Staff Reporter

Japanese envoy impressed by India's economic progress

  • `India to be the largest recipient of Japanese aid'
  • `People-to-people contact important'

    KOTTAYAM: Emerging Asia will face a `Three countries epoch' with the rise of China and India along with Japan, in the 21st century, Yasukuni Enoki, Japan's ambassador to India said here on Friday.

    Delivering the fifth `Diplomat Lecture' at the School of International Relations and Politics (SIRP) of the Mahatma Gandhi University, Mr. Enoki stressed the need for `cooperative relations among the three countries to ensure stability and prosperity of the continent.'

    Following an uneven evolution of bilateral relations during the past 50 years, India and Japan were now engaged in an effort to `rediscover' each other, Mr. Enoki said. After the `golden' Nehruvian era, both countries found themselves on the opposite sides of the fence during the cold war. Again, the warmth in the early 1990s gave way to a downward movement after the Indian nuclear test.

    The Japanese industry was impressed by India's economic progress. India's role in maintaining a balance of power in Asia is also important. The importance Japan has given to the relations with India can be gauged from the fact that India is expected to become the largest recipient of Japanese official overseas Development Assistance in the next fiscal, he said.

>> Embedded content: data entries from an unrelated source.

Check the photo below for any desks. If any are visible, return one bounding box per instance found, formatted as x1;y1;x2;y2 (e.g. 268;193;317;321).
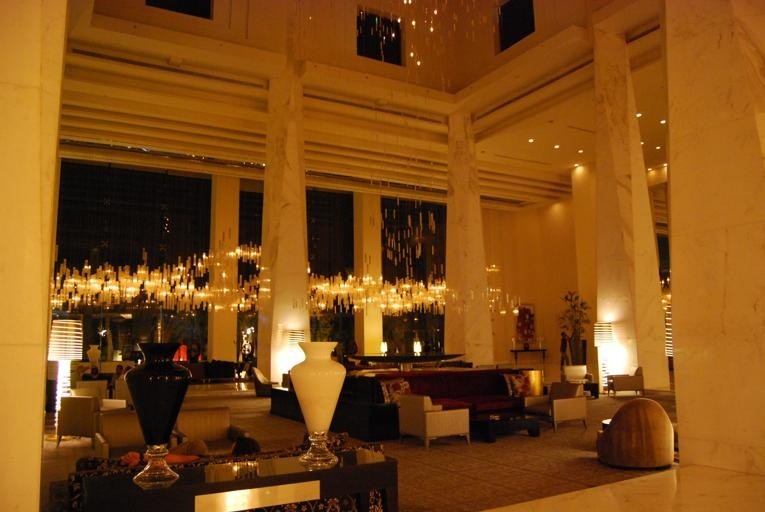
84;441;400;512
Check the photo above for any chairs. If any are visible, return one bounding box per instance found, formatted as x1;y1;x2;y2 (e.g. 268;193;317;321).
397;393;471;447
251;366;277;396
560;363;599;400
596;396;675;469
56;378;133;449
607;366;643;396
521;382;588;434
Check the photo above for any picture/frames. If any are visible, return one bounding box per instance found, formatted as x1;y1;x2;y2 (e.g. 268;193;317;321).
512;302;537;344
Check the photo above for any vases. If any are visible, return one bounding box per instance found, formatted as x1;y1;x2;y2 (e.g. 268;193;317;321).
123;341;193;491
288;342;346;471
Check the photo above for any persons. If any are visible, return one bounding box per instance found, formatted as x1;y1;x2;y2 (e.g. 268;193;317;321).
109;364;123;385
120;365;134;381
85;367;107;381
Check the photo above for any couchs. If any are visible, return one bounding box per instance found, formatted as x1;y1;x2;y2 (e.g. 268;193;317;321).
92;408;260;461
270;354;548;443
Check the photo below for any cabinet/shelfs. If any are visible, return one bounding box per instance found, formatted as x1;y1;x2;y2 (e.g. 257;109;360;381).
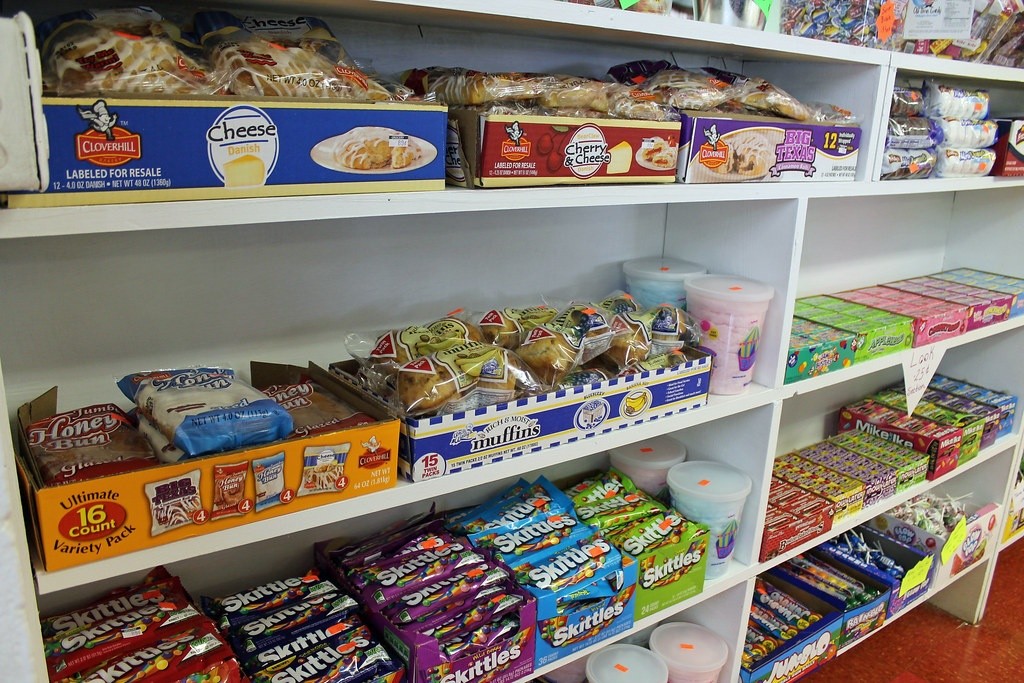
0;0;1024;683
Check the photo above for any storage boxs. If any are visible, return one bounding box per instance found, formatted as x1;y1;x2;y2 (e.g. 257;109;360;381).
15;268;1023;683
995;118;1024;177
7;95;863;193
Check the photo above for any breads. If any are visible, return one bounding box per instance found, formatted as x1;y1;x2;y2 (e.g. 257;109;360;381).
363;292;691;416
707;133;772;177
643;141;678;168
39;4;816;122
333;125;423;170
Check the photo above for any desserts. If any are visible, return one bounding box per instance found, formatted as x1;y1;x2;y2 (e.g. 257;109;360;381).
605;141;633;174
223;154;264;187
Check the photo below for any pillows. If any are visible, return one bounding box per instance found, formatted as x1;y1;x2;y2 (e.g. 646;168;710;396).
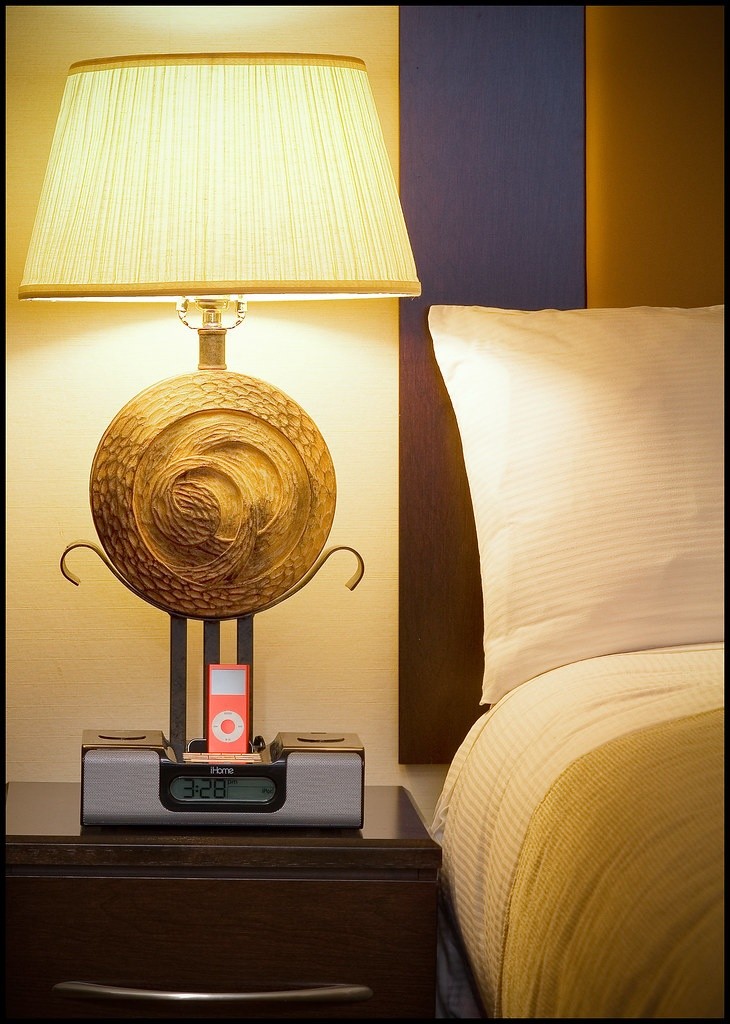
429;302;725;706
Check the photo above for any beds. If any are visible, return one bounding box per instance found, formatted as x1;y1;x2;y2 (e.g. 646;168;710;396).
396;6;725;1019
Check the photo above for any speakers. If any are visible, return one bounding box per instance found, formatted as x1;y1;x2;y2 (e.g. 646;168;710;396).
81;730;365;829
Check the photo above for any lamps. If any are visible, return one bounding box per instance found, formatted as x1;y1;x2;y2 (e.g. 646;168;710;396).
18;52;421;753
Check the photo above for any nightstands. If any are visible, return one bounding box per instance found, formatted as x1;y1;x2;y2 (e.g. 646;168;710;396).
5;782;443;1019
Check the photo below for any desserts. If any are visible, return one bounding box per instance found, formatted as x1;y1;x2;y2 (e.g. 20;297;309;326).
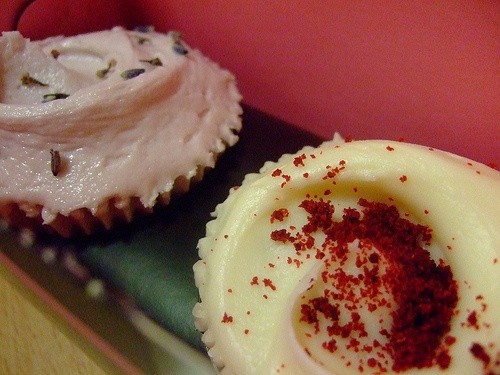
190;135;500;375
0;22;245;239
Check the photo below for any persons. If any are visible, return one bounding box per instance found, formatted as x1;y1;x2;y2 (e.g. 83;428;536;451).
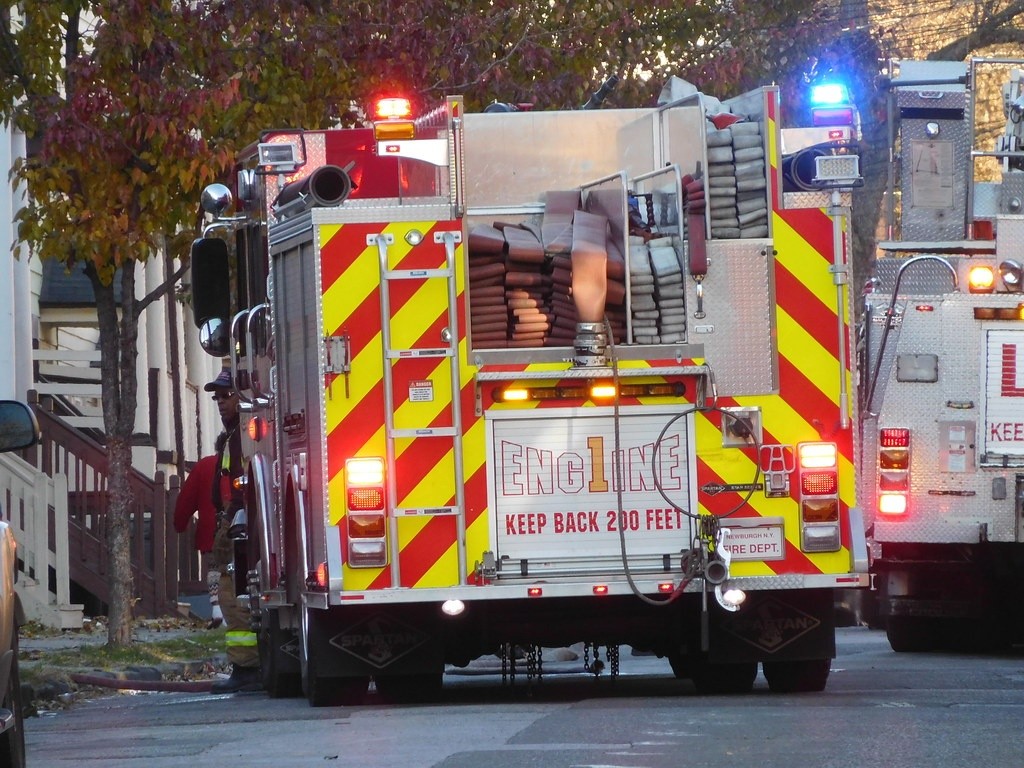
174;432;235;626
204;370;264;695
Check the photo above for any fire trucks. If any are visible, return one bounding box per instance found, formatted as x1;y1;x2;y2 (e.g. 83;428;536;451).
864;55;1024;653
188;74;875;701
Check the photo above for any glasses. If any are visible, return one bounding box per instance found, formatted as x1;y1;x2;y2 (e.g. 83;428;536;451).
212;391;236;401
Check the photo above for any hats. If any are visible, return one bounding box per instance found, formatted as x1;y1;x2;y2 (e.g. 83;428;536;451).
204;369;232;392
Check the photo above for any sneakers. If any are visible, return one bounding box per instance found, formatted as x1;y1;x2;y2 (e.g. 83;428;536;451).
210;665;261;694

    There was also a perceptible change in the Indian diplomatic circles to be part of the `global executive board' rather than `shouting from the corridors,' Mr. Enoki noted. "Japan has entered into strategic partnership with only three countries, the USA, Australia and India, Mr. Enoki said. However, the key development in bilateral relations will be the conclusion of the free trade agreement, which is expected to be over in 18 to 24 months, he said.

    The agreement would open new avenues for professionals in India as service markets would be opened up. It is also expected to play a major role in India's emergence as a manufacturing hub rather than a `back office to the world,' Mr. Enoki said.

    He stressed the need to improve people-to-people contacts through exchange programmes and by promoting the tourism industry.